A brand new Toyo holder I've just checked with a micrometer depth gauge measures 4.9 mm from mating face to septum, both sides.

I'm now thoroughly confused why all those filmholders seem not to conform to the stated ANSI standard.
Anyone got a Sinar precision holder they could measure?

-- Pete Andrews (, May 31, 2001.

Pete, the ANSI standard really is 0.197" from seating surface to septum ("T") for 4x5 holders. It's larger for 5x7 and deeper yet for 8x10. Most camera makers assume film base thickness of 0.007" which converts to 0.178mm. Yes, I understand the concept of significant digits. Round off at your pleasure.

My measurements of at least two dozen Fidelity/Lisco holders produced data scattered widely above and below ANSI's nominal "T" specification, frequently outside the stated tolerances. I don't claim any specific degree of accuracy, but stand by my high precision.
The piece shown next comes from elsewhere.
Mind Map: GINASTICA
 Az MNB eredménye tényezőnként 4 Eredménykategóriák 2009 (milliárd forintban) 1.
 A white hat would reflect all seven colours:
It could be that your measurements have thoroughly confused you because of those factors influencing the task that Robert enumerated. In my opinion, you're on the right track with Toyo holders. Don't worry about the standard, however. Instead, just make sure your ground glass imaging surface corresponds to your holders, taking into account the focal plane shift of any poorly placed (i.e. on the lens side) frensel. Once you achieve this *system* calibration, all will be as sharp as possible in your work.

-- Sal Santamaura (, May 31, 2001.

Of course, in my last paragraph, I meant that your ground glass should correspond to your holders with film loaded...

-- Sal Santamaura (, May 31, 2001.

Sal. Is there an ANSI / ISO spec for where the film surface ought to be? The septum distance is rather a dumb thing to specify.

-- Pete Andrews (, May 31, 2001.

I don't know of any, Pete, and expect that variations in film thickness from one manufacturer to another, as well as between different products from the same manufacturer, would make such a number less than useful with the type of holders we're discussing. Sinar claims its single-sheet holder places emulsions in the same place regardless of base thickness, but I don't remember offhand what distance that is, and haven't been moved to spend the cash necessary to buy one! It also seems that, lacking a vacuum arrangement, the Sinar holder could only insure registration at its edges. Humidity changes might cause a sheet's center to bulge towards the lens. There has been so little interest in vacuum systems that Schneider recently discontinued its High End Back.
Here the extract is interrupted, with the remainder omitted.